On Thursday morning, the Brooklyn Nets hired B.C.’s Steve Nash to be their next head coach.

This wasn’t a surprise so much as a bolt come down out of a clear sky. The former general manager of Canada’s national men’s basketball team has never coached, nor expressed any clear desire to do so.

Now he’ll try his luck with Brooklyn, an NBA franchise that projects more as a travelling soap opera than a basketball team.

Brooklyn features two enormous stars whose talent is roughly proximate to their egos – Kyrie Irving and Kevin Durant. Both are prone to me-first-ism and the occasional public meltdown. They’re what you’d call a handful.

Were they not so good at their craft, you’d say they were the wrong people to build a team around. Which still means they are probably the wrong people to build a team around. But the Nets have money and these were the two best pieces they could buy. It’s now up to Nash to realize the investment.

Nash has undeniable bona fides – two-time NBA MVP, a Hall of Famer. The people defending the hire on Thursday tended to lean hard on his “smarts” and “intellect” – which is the way NBA insiders say “scrawny white guy.” The people who didn’t like it took issue with the fact that Nash is jumping the queue.

Both sides misunderstand why Nash got the job. This isn’t a basketball hire. This is a soccer hire. This is how the biggest clubs in Europe pick their coaches. And it’s got very little to do with coaching.

In soccer, you hire a coach with one thing in mind – how his name rings out. Is it the sort of name that makes people down in the pub say, “Him? Oh, he’s good.”

It’s even more important that players feel this way. They should be awed by the coach’s name. They should feel they would look like fools were they ever to speak ill of him or be seen disagreeing with him.

They should fear the coach, not in the old ‘if this guy hates me, he will ruin my life’ way, but in the new ‘if this guy doesn’t love me, it must mean I’m crap’ way.

These sorts of coaches are exceedingly hard to come by. Alex Ferguson of Manchester United was such a coach. Jurgen Klopp of Liverpool and Pep Guardiola of Manchester City are such coaches.

Nobody cares if Guardiola can properly position his men to defend free kicks. That’s not his job. He hires people to do the actual work of instruction.
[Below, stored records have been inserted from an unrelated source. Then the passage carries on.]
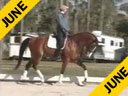 Available on DVD No.18Shannon Dueck Riding & Lecturing Control Owner: Evan Lindsay Swedish Warmblood 9 yrs. old Gelding Training: 3rd/4th Level Duration: 38 minutes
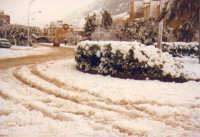 Piano S.ta Maria: La nevicata dell'8 gennaio 1981   - Alcamo (6034 clic)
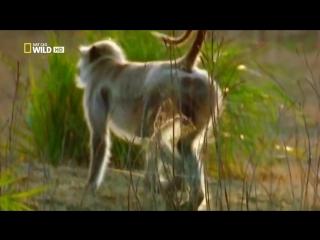 Самые опасные животные_ Высшие хищники (2010)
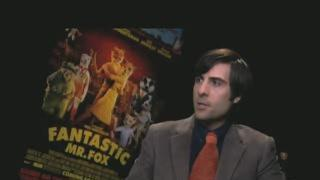 Artistdirect.Com Exclusive Jason Schwartzman The Fantastic Mr. Fox Interview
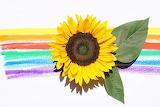 Sunflower @ pexels.com...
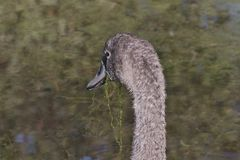 Beautiful gray colored Cygnus olor mute swan, Hockerschwan juvenile swimming in the lake on a warm and sunny autumn day with wat. Horizontal close-up portrait stock photo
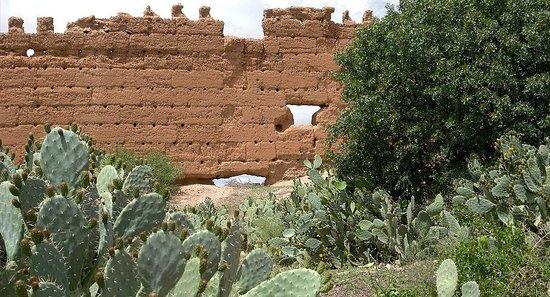 Couleurs Berberes : Les alentours
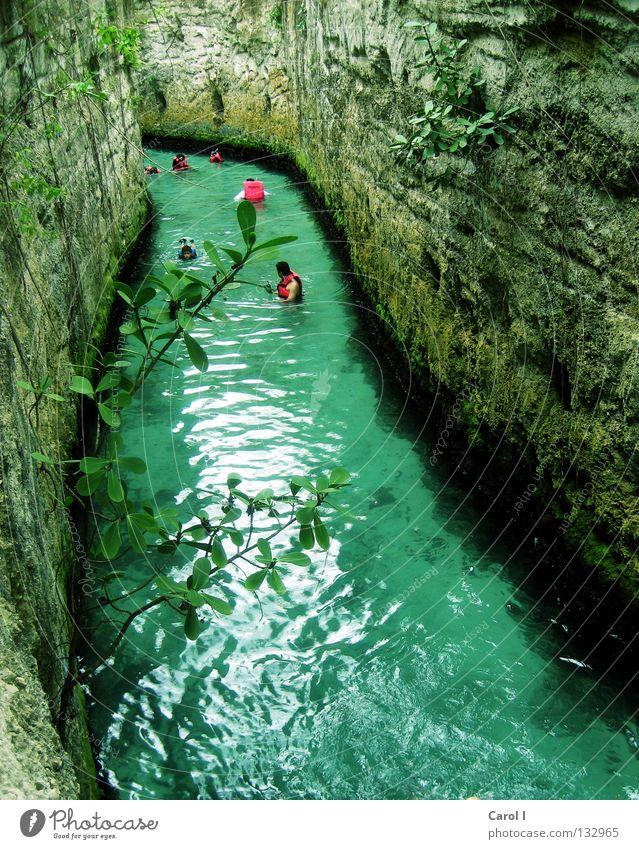 treiben lassen blau Wasser grün Ferien & Urlaub & Reisen Pflanze Freude kalt Sport Spielen Stein Park Schwimmen & Baden rosa frisch Fluss tauchen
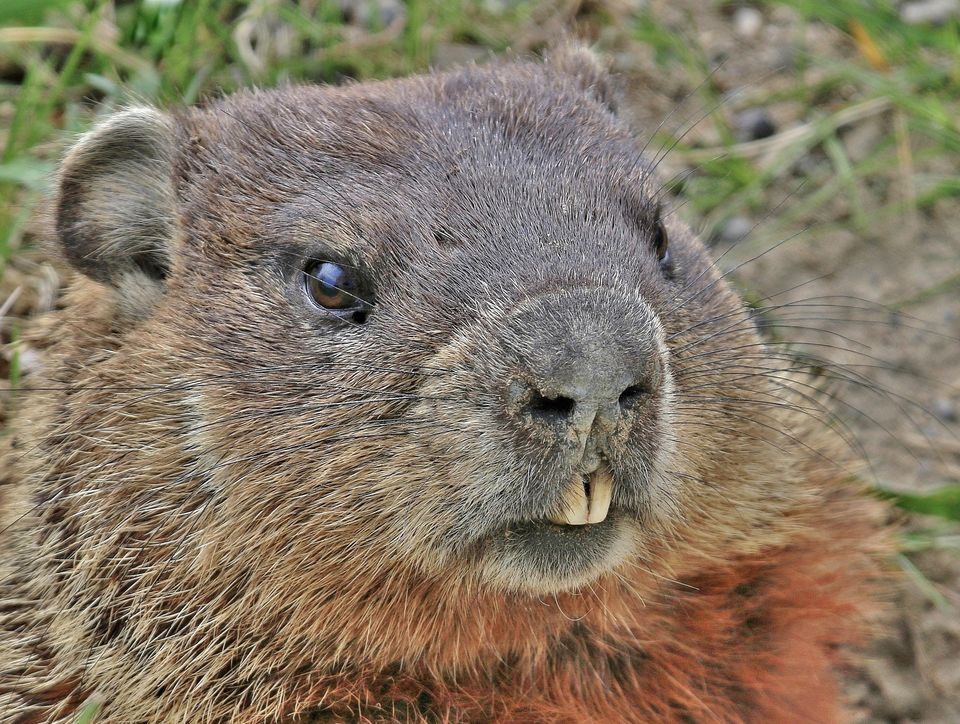 Did you know? CSU groundhog expert offers fascinating ...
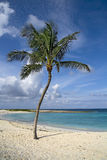 Tropical getaway. Beautiful palm tree on tropical beach with white sand and clear green water Royalty Free Stock Photo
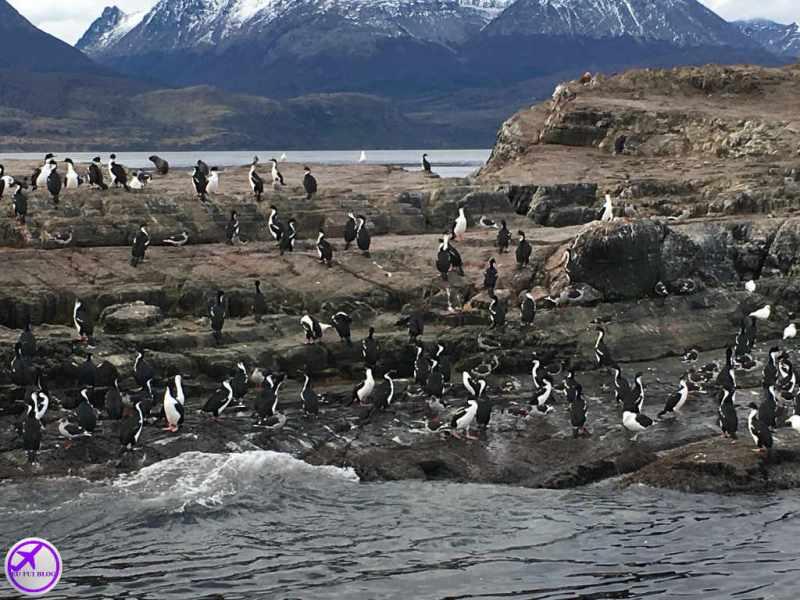 Navegação Canal do Beagle - Ilha dos Pássaros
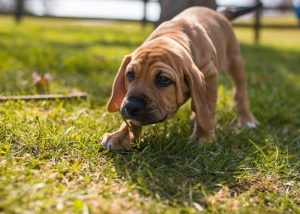 The Pros and Cons of Fostering Dogs
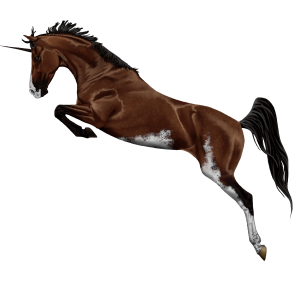 Riding unicorn Selle Français Light Grey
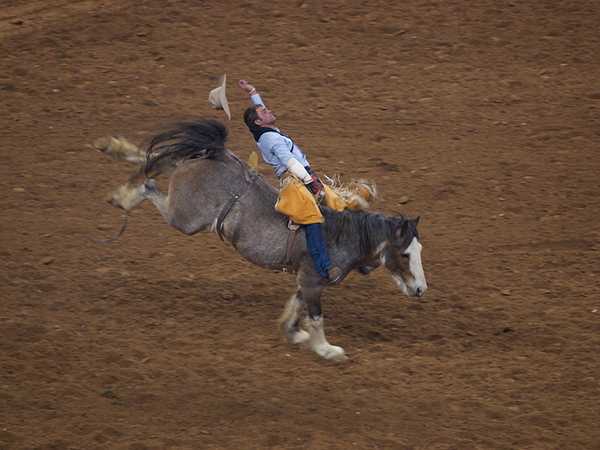 Houston Livestock Show and Rodeo comes to town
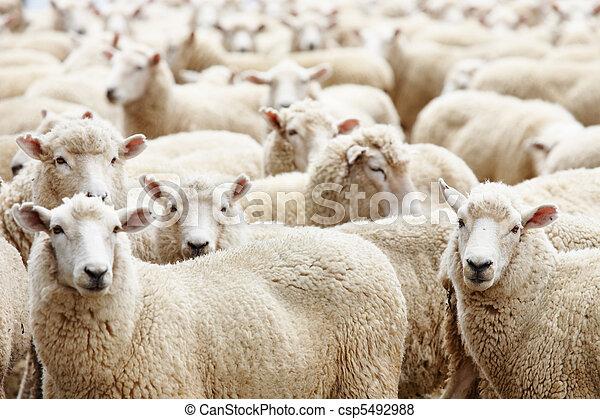 sheep, 群れ - csp5492988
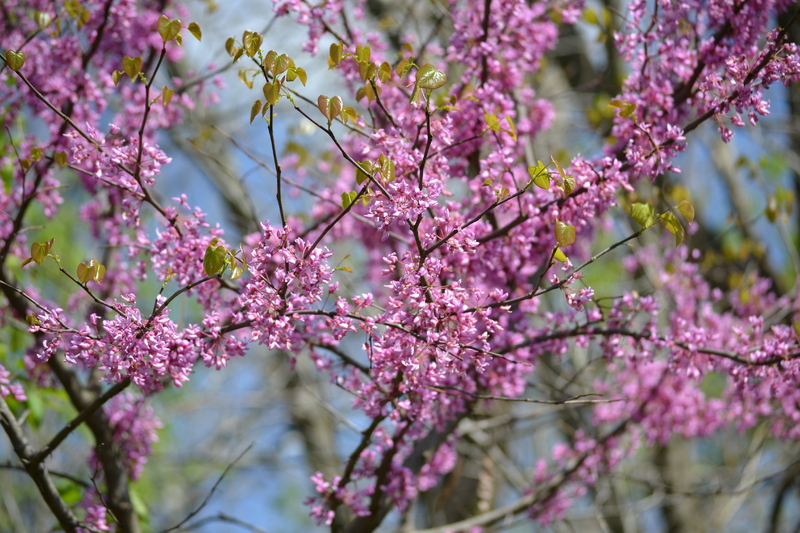 Busy Blossoms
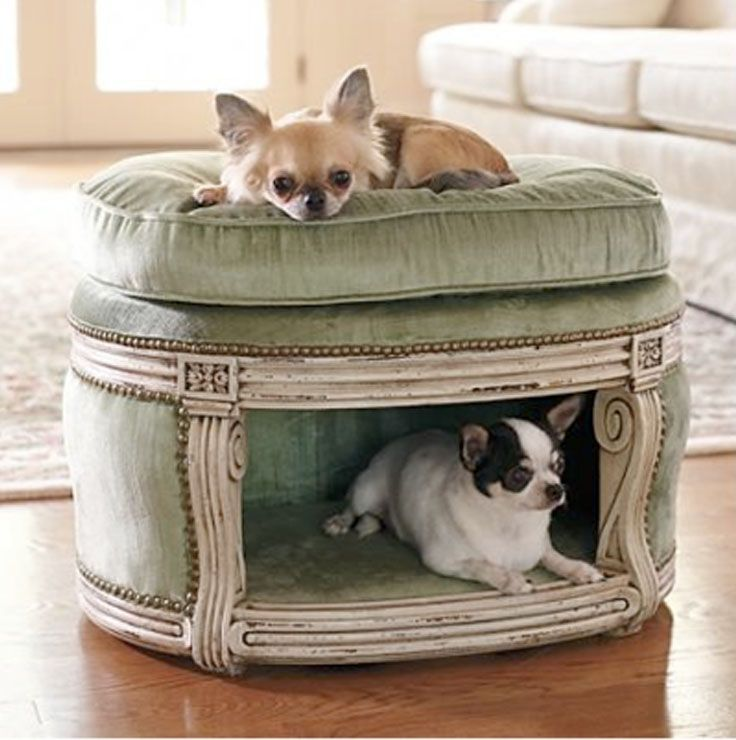 This is such a cute idea! - Top 10 Interesting Design Ideas for Pet Spaces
Guardiola is there to corral a bunch of self-regarding bajillionaires who all think they are the biggest thing to hit Earth since the Chelyabinsk meteor. He is there to feed and water a string of thoroughbreds. Occasionally, one of them has to be sent off to the glue factory and that’s Guardiola’s job, too.

Guardiola was a very good player in his own right and just happened to be the Barcelona coach when a certain Lionel Messi was coming into his own. Plus, he looks fantastic strutting the touchline in a cashmere sweater. And that’s it. That’s how you build a legend.

Then you use the legend to bend other men to your will.

The three soccer examples referenced here didn’t just arrive on the scene looking three feet taller than their peers. They needed years (in Ferguson’s case, many years) to establish themselves.

That’s a big hassle for the people who run sports teams. Cultivate talent? Ugh. How much will that cost? Once you’ve done it – and there’s no guarantee you will – the guy up and leaves for a bigger team.

The Nets were already more like a soccer team than any other North American franchise. They are attempting to procure a title by buying top players. There’s no shame in it, but it’s not the fashionable thing.

The fashionable thing is tanking for a few seasons and hoping to get lucky in the draft. (Come to think of it, there’s a lot more shame in the fashionable thing.)

What this means is the Nets must win right now. They don’t have the luxury of giving Durant, Irving and the 10 serfs trailing in their wake time to get used to each other. This team must be good right away. And it will be, as long as Durant and Irving are not trying to kill the coach, their teammates, each other, or all three at once.

Maintaining that balance requires a charismatic figure in charge. One who gives off the strong scent of authority even alphas recognize.

The Nets tried to go the retail route with this. They reached out to the only current NBA coach who has that top-end Euro pedigree – San Antonio’s Gregg Popovich.

Is Popovich a great coach? On the one hand, he’s won five championships. On the other hand, I think I could have told Tim Duncan, “Go stand in the middle and be really good.”

Bottom line, it doesn’t matter whether Popovich is a great coach. What matters is that NBA players believe he is.

Brooklyn wanted Popovich so that when Durant comes into his office and announces, “I’ve decided I would like to take 70 shots a game,” Popovich can say, “No. Close the door on your way out.”

When retail didn’t work out, Brooklyn decided to try wholesale. That’s how Nash ended up with a four-year deal.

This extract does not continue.